The old terminal of the airport was demolished in 2005 for more apron space and a major extension of the main terminal was completed in September 2011. Four new jetbridge gates (gates 13–16) were constructed and the main terminal was expanded by 4300 m2, raising the capacity of the airport to 1.5 million passengers per year. The terminal has three cafes, one before security and two in the gate area which also has a bar "Oluthuone Toppila" and a duty-free shop. There's also a designated smoking area and a grand piano that can be played by visitors.

===Runway===
Oulu Airport has one runway, 12/30, which is 2501 m long and 60 m wide. Runway 12 is equipped with Category II Instrument landing system. The runway was renewed in summer 2017.

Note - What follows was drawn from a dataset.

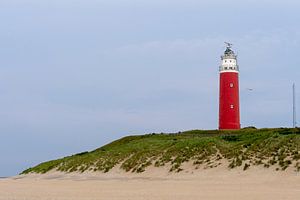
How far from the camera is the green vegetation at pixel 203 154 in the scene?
3206 centimetres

== Airlines and destinations ==
The following airlines operate regular scheduled and charter flights at Oulu Airport:

| Airlines | Destinations |
|---|---|
| Aegean Airlines | Seasonal charter: Chania, Rhodes |
| airBaltic | Riga |
| Discover Airlines | Frankfurt |
| Finnair | Tampere ( begins 25 October 2026), Helsinki |

==Statistics==

Annual passenger statistics for Oulu Airport
| Year | Domestic passengers | International passengers | Total passengers | Change |
|---|---|---|---|---|
| 2025 | 495,337 | 49,697 | 545,034 | -6.0% |
| 2024 | 502,278 | 77,584 | 579,862 | 4.7% |
| 2023 | 512,053 | 42,043 | 554,096 | -12.3% |
| 2022 | 591,992 | 40,138 | 632,130 | 110.4% |
| 2021 | 292,375 | 8,015 | 300,390 | -4.0% |
| 2020 | 296,088 | 16,804 | 312,892 | -70.4% |
| 2019 | 950,699 | 106,656 | 1,057,355 | -3.6% |
| 2018 | 991,161 | 105,756 | 1,096,917 | +18.8% |
| 2017 | 851,542 | 71,704 | 923,246 | −10.1% |
| 2016 | 950,203 | 77,292 | 1,027,495 | +4.6% |
| 2015 | 890,609 | 92,114 | 982,723 | +2.3% |
| 2014 | 829,936 | 130,611 | 960,547 | +9.5% |
| 2013 | 745,178 | 131,902 | 877,080 | −18.7% |
| 2012 | 899 854 | 178,679 | 1,078,533 | +10.7% |
| 2011 | 850,305 | 123,607 | 973,912 | +39.1% |
| 2010 | 595,457 | 105,119 | 700,576 | +1.7% |
| 2009 | 605,534 | 82,424 | 687,958 | −14.3% |
| 2008 | 709,779 | 92,176 | 801,955 | −4.5% |
| 2007 | 764,674 | 75,276 | 839,950 | −0.9% |
| 2006 | 764,831 | 83,115 | 847,946 | +4.6% |
| 2005 | 724,867 | 85,587 | 810,454 | +4.9% |
| 2004 | 691,668 | 80,663 | 772,331 | +15.3% |
| 2003 | 585,070 | 84,812 | 669,882 | +5.0% |
| 2002 | 573,090 | 64,612 | 637,702 | −11.1% |
| 2001 | 656,865 | 60,379 | 717,224 | −2.1% |
| 2000 | 668,860 | 63,988 | 732,848 | 6.3% |
| 1999 | 633,400 | 56,202 | 689,602 | 4.9% |
| 1998 | 583,609 | 73,727 | 657,336 |  |
| 1991 |  |  | 474,763 |  |
| 1984 |  |  | > 300,000 |  |
| 1980 |  |  | 249,564 |  |
| 1976 |  |  | 256,164 |  |
| 1970 |  |  | 120,797 |  |

==Ground transportation==
Means of transport at Oulu Airport
| Means of transport | Operator | Route | Destinations | Website | Notes |
| Bus | Oulu Public Transport | 8, 9 | City Centre (Keskusta), University | www.osl.fi/en/ | Every 15 minutes |

==Incidents and accidents==
- Finnair Flight 405 was hijacked from Oulu on September 30, 1978. The Hijacking was resolved without any injuries or fatalities and the hijacker, 37-year-old Aarno Lamminparras was arrested at his home in Oulu the next day after he had received his ransom demands. A Finnish movie The Hijack That Went South is based on the events of the hijacking by Lamminparras.